From the hills above the camp, the two could have observed what the Foundation was about. After Shaw’s speech exposing Eli, which they would have heard, Braxton saw an opportunity to get close to him. When the authorities arrived, she could have just strolled into the chaotic camp, put a discarded amulet around her neck and walked up to Shaw with the story about writing of her experience.

Her goal, of course, was to find out whatever information he had about Ashton’s search for Amos Gahl’s evidence.

Shaw had to plan countermeasures carefully. At the meeting with her this afternoon, they might try to strong-arm and torture him. He was prepared for that; he now wore body armor under the sweats, and his .380 Glock was in his back waistband. Also, he had an open phone line with Mack, throughout the conversation with “Bascomb.” The PI would call the local police if it turned violent.

But why not avoid a fight? Shaw made it easy for them: He left out, in plain sight, the A.S. file

Which was, of course, fake.

Shaw had photographed the real file and uploaded the material, encrypted, to both his and Mack’s secure servers, then hidden it in a secret compartment in the floorboards of the Winnebago.

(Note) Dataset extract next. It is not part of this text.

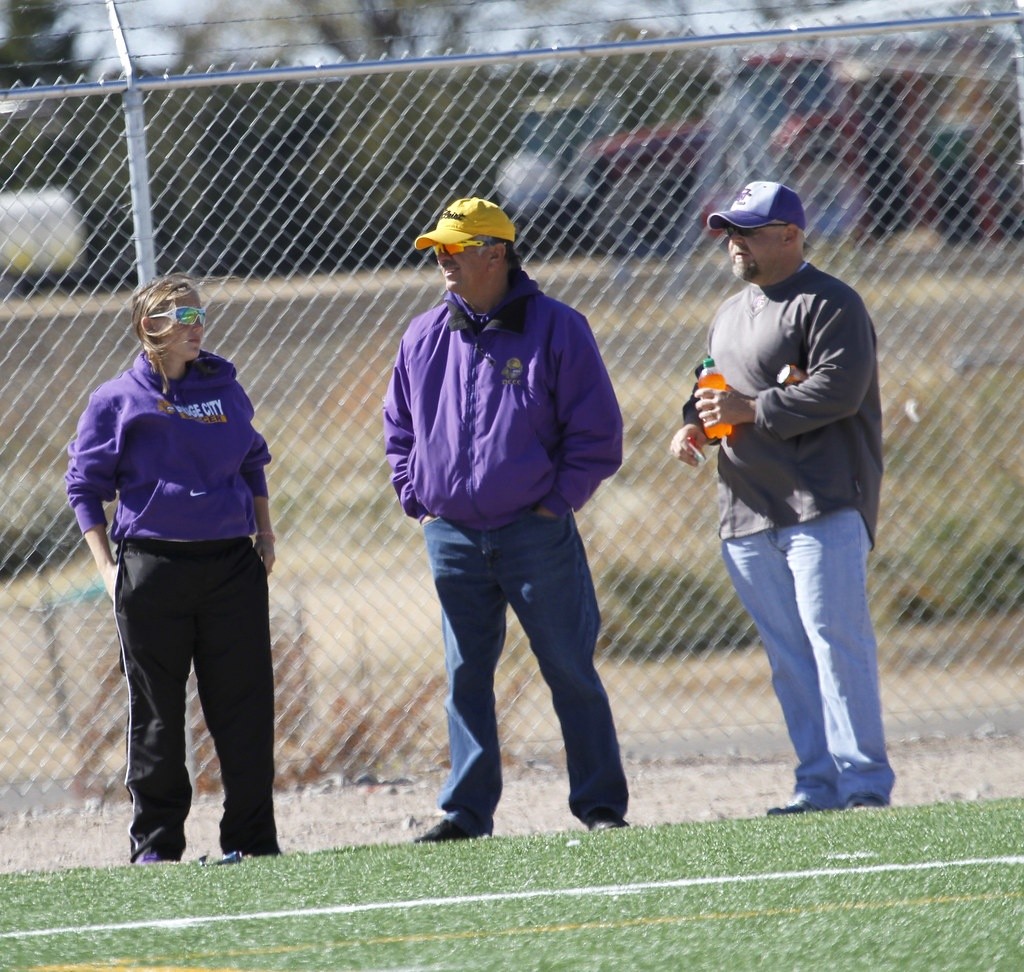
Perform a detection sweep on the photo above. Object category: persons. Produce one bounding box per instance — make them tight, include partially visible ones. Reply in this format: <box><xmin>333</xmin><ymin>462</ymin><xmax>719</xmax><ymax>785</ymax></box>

On the map in the fake file, Shaw had marked areas of the San Francisco region that were in the opposite direction of those of the actual map, which were places where Amos Gahl had hidden the evidence that could bring down BlackBridge and its clients.

The rest of the material in the mock file was meaningless — and misleading — downloads from years ago, at the time when Ashton and his colleagues were actively looking for the incriminating evidence.

The file Braxton had stolen would lead them in dizzying circles.

Shaw fired up the camper’s engine, dropped the transmission into gear and pulled out of the parking lot, now filled with rescue vehicles, smoke and excited shoppers taking selfies with the smoldering SUV.

He steered south. In seven or eight hours he’d be at his destination: San Francisco, his specific journey’s end. Ashton’s safe house on Alvarez Street.

As he piloted the comfortable — and comforting — vehicle along the smooth highways, Colter Shaw was thinking this: it was a possibility, of course, that Ashton had hidden the package for the benefit of his colleagues, who’d decided to forgo the safety of anonymity and take on BlackBridge once again.

But if so, why hide the material on Echo Ridge? He could easily have picked a place in the Bay Area.

No, the more he thought about it, the more convinced he was that the letter was directed not to any colleagues, but to one of his children. They alone would know how his mind worked — the scent tracking, for instance — and could find the document, when no one else could.

They alone had the wherewithal to confront the risks posed by BlackBridge. Ashton had, of course, trained them so rigorously throughout their young lives in the fine art of survival.

But which of the siblings did Ashton intend the letter to be read by?

He had an inkling that it was he, Colter the Restless One, who’d been in his father’s thoughts when he set down his plea for help in the letter, jotting in such fine penmanship, better even than Shaw’s.

The odds that this was Ashton’s intent? Impossible to say. Maybe ninety percent, maybe ten.

In the end, it didn’t matter. Colter Shaw had made his decision. The father’s quest was now the son’s.